Freeze-thaw damage evolution of fractured rock mass using nuclear magnetic resonance technology

Abstract

Taking sandstone as a research object, this study investigated the damage evolution law of rock mass with different macroscopic and microscopic defects under freeze–thaw cycles. For the first time, macroscopic defects were simulated by prefabricating 0°, 45°, and 90° fractures in real rock materials. Initial microscopic damage was caused by applying prestressing forces equal to 0%, 30%, 50%, and 70% of the ultimate compressive strength of the specimen. The microstructure changes of samples during freeze–thaw cycles were tracked by nuclear magnetic resonance (NMR) technology, and the characteristic parameters such as porosity, aperture distribution, and T2 spectral distribution were obtained.
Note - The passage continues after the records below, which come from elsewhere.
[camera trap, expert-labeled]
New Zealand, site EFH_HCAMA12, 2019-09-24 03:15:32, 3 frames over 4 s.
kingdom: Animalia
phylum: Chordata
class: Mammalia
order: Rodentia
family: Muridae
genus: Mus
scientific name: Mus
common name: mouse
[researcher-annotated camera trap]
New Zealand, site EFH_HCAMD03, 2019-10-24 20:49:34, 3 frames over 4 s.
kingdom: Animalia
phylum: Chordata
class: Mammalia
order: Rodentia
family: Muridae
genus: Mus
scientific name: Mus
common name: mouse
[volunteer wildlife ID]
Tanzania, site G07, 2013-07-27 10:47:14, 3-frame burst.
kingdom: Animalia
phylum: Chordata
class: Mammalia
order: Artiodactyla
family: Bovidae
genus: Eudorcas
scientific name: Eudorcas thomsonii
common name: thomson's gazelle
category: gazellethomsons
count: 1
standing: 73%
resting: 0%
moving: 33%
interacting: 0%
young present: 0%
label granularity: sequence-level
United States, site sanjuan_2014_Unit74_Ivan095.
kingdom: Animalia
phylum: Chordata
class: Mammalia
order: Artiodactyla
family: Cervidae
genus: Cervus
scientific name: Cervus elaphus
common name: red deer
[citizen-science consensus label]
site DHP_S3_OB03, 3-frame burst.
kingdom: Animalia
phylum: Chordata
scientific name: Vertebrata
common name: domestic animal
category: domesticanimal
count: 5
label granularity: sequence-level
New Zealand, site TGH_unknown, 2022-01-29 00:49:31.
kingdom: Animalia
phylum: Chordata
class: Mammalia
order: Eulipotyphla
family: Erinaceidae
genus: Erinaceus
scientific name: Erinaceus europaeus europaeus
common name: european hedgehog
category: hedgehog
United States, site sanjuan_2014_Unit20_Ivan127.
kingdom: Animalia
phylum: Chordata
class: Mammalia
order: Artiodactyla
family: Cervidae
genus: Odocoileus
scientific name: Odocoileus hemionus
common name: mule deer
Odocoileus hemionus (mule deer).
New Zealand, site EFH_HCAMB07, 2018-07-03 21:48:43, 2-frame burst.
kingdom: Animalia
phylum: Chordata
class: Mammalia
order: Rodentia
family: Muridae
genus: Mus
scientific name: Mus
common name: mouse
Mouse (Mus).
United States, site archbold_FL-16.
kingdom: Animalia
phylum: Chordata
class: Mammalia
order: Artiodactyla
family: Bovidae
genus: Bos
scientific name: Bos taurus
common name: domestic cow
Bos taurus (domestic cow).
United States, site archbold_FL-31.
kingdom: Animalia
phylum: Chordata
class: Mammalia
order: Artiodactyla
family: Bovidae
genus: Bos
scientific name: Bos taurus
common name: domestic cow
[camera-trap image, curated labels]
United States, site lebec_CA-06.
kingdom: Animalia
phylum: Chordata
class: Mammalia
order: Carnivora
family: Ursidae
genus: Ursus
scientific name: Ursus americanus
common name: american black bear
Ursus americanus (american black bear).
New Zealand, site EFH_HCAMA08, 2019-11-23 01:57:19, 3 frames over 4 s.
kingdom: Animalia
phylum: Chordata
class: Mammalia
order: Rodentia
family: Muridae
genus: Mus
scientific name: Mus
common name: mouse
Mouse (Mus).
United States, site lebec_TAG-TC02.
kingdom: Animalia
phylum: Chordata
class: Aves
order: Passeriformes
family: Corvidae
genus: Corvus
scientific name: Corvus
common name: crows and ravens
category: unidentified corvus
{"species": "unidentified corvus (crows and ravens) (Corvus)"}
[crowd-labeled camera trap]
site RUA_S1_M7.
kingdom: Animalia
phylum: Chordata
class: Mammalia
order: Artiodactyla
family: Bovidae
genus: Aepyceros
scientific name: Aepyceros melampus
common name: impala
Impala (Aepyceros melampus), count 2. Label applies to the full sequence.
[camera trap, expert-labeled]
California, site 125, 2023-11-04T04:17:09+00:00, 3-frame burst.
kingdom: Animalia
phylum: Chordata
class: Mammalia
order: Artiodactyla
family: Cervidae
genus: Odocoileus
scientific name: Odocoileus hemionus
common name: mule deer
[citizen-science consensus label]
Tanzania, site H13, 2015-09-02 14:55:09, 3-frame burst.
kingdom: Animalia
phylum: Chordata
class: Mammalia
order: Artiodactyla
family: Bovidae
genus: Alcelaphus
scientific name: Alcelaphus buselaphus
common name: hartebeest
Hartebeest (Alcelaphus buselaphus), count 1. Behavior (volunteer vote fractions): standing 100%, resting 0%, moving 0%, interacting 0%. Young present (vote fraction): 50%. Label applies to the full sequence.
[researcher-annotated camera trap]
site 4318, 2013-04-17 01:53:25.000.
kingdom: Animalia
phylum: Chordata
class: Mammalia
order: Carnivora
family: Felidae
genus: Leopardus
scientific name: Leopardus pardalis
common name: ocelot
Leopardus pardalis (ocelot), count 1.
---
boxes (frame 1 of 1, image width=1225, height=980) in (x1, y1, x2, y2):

Through freeze–thaw cycle tests and uniaxial compression tests on specimens undergoing 0, 20, 40, and 60 freeze–thaw cycles, the influence of different damage levels on the changes in the surface, mass, volume, compressive strength, and elastic modulus of rock mass was investigated. The experimental results show that the porosity of the intact specimen is greater than that of the fractured specimen during freeze-thaw cycles. The mechanical properties of the intact specimen and the 90° fractured specimen are controlled by the pore distribution, and the strength drop increases first and then decreases during freeze-thaw cycles, while the mechanical properties of the 0° fractured specimen and the 45° fractured specimen are affected by the prefabricated fracture, and the strength drop increases with the increase of the fracture damage. The initial damage can accelerate the damage degradation of the rock mass, and when the damage level exceeds a certain threshold, which is between 30% and 50%, the deterioration effect will be more significant.